The latest FNC Residential Price Index (RPI) shows U.S. home prices climbed rapidly since March, as strong sales and limited inventory relative to demand continue to be the key narratives highlighting the spring housing market countrywide.
April’s gain marks the largest March-to-April increase since spring 2005 when the last housing bubble was at full throttle and home prices were approaching near peak levels. Moderate price accelerations in the coming months are expected as the underlying price pressure remains positive, thanks to continued record low interest rates and rising credit availability.
Forward looking indicators from the for-sale market show median May time-on-market is down to 98 days from April’s 112 days, and the average asking-price discount continues to shrink, down from 3.6 percent in April to 2.8 percent in May.
April completed foreclosures comprised about 12.6 percent of total existing home sales, a decline of one percentage point since March. Preliminary May estimates show foreclosure sales have fallen to 7.5-year lows since fall 2007.
FNC’s RPI is the mortgage industry’s first hedonic price index built on a comprehensive database that blends public records of residential sales prices with real-time appraisals of property and neighborhood attributes. As a gauge of underlying home values, the RPI excludes final sales of REO and foreclosed homes, which are frequently sold with large price discounts, often reflecting poor property conditions.
The national index is based on recorded sales of non-distressed properties (existing and new homes) in the 100 largest metropolitan areas. All three indices were up by more than one percentage point at a seasonally unadjusted rate. The narrow 10-MSA composite posts the largest gain, rising 1.7 percent. The pace of year-over-year price appreciation improved steadily since January following a 12-month deceleration. Nationwide, home prices were up 5.3 percent since April 2014.
While much of the country is experiencing modest to strong spring market upturns, Baltimore, Orlando, and San Antonio continue to show weakening prices as of April. Foreclosure sales in Baltimore and Orlando continue to account for a sizable portion of existing home sales and are among the highest in the country.

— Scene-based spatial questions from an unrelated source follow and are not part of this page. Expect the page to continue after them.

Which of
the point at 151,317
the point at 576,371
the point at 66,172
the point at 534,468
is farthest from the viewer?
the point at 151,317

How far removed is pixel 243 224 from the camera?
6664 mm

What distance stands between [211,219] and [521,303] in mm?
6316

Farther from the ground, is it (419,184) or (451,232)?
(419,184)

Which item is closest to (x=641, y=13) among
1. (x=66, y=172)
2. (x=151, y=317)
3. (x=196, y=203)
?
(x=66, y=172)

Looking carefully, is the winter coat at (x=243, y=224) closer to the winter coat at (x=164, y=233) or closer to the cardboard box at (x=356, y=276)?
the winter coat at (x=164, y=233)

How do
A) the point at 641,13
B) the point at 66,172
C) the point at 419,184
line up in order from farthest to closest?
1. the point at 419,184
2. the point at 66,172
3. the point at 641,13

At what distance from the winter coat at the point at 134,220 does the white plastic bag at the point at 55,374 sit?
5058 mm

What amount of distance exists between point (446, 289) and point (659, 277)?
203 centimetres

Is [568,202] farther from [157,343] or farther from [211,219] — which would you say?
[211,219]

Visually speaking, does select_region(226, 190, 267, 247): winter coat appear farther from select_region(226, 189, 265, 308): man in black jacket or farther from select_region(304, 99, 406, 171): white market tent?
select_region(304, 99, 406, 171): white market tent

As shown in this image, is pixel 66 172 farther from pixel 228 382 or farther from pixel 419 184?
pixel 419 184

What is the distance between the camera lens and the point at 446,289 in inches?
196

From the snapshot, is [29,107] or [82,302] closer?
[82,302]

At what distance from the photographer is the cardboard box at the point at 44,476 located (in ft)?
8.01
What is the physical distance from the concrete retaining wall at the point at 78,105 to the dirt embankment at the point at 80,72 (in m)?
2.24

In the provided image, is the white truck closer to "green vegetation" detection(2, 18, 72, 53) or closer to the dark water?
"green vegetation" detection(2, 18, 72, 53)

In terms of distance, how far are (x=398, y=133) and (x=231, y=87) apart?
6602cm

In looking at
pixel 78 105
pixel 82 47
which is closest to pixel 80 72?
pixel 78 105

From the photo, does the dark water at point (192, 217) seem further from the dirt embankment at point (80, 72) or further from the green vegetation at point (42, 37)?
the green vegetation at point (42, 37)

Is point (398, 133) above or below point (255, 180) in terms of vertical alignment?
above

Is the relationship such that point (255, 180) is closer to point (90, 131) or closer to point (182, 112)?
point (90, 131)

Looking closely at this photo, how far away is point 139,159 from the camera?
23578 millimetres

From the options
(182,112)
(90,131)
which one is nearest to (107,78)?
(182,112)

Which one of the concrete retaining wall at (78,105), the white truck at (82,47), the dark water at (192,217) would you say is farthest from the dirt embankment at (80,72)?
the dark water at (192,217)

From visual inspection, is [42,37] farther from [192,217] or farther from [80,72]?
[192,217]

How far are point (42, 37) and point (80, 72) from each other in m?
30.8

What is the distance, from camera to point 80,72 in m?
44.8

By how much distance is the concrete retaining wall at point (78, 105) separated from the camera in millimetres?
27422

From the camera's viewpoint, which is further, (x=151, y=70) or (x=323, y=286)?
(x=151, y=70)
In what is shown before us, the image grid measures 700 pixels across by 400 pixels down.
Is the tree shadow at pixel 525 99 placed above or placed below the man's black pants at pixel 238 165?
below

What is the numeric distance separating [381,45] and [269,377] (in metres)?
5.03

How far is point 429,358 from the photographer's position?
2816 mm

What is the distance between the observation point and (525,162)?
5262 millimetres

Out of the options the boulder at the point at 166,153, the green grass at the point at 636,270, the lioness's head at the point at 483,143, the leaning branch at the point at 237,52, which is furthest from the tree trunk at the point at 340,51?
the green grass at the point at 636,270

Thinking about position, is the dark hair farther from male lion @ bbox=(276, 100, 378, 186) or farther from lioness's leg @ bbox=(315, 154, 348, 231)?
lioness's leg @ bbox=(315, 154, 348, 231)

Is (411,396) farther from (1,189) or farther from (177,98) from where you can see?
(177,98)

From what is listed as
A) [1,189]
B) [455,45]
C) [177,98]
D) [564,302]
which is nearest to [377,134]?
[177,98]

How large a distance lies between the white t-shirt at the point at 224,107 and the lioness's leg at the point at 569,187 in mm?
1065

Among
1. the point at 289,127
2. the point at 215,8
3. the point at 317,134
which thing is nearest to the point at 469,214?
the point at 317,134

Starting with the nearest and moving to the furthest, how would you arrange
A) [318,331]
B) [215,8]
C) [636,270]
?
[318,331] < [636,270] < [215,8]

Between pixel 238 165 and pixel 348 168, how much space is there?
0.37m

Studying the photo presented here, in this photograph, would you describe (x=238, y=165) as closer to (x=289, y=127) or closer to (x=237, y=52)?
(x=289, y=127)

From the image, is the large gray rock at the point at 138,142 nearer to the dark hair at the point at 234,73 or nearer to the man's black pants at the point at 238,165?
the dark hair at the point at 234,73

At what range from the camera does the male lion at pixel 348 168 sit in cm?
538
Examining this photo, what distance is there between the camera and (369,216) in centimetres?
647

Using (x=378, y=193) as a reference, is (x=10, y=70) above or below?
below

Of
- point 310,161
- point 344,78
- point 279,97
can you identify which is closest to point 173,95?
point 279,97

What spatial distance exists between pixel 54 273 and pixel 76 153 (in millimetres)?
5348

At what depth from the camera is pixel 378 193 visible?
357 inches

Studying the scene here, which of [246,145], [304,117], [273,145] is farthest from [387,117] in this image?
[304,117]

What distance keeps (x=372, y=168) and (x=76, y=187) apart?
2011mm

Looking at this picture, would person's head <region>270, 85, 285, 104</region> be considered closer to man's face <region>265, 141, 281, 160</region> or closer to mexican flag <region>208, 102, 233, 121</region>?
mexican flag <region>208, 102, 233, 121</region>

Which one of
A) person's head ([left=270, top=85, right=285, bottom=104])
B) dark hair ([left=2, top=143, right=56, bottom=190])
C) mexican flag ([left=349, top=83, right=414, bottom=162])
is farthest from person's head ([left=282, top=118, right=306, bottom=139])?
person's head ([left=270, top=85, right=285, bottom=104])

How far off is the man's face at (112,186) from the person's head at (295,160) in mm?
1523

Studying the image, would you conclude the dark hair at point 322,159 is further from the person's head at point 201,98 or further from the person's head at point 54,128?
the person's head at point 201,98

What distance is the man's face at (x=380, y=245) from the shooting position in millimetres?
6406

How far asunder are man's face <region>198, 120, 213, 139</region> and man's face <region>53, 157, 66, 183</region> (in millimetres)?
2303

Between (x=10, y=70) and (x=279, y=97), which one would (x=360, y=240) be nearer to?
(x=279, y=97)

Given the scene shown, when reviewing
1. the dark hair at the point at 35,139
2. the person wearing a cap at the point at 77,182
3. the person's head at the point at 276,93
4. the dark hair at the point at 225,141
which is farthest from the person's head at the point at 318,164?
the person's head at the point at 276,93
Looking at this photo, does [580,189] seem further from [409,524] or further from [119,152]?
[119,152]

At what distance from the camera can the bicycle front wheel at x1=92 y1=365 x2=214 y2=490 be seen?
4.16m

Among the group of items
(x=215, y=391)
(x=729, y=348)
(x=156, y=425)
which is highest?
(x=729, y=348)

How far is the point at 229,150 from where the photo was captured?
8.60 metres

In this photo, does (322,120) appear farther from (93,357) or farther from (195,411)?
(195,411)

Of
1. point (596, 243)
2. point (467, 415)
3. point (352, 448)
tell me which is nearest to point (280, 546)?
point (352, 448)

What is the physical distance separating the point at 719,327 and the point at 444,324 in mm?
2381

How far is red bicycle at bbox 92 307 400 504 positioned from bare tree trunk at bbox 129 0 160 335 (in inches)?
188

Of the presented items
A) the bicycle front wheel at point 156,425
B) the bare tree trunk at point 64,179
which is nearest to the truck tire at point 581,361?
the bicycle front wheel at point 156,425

A measurable regional gap exists in the appreciation rates year-over-year. As of April, home prices in the West and South regions have appreciated much faster than the Northeast and Midwest. Leading the chart are:
- Las Vegas (14.1 percent)
- Dallas (11.9 percent)
- Riverside (11.1 percent)
- Portland (10.9 percent)
- Los Angeles (10.0 percent).
Lagging the market’s gains are:
- Chicago (4.6 percent)
- Cincinnati (4.6 percent)
- Boston (2.9 percent)
- New York (2.2 percent)
- Cleveland (2.0 percent)
- St. Louis (1.7 percent)
- Washington D.C. (0.9 percent), where the annual rates of appreciation are below the national average.